┌─ Data below

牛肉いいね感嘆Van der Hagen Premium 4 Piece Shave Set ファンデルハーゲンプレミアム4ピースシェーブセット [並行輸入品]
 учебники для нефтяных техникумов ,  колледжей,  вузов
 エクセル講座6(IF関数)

└─

What the task asks: Each line of the data should be reproduced exactly as it appears.

Expected answer:
牛肉いいね感嘆Van der Hagen Premium 4 Piece Shave Set ファンデルハーゲンプレミアム4ピースシェーブセット [並行輸入品]
 учебники для нефтяных техникумов ,  колледжей,  вузов
 エクセル講座6(IF関数)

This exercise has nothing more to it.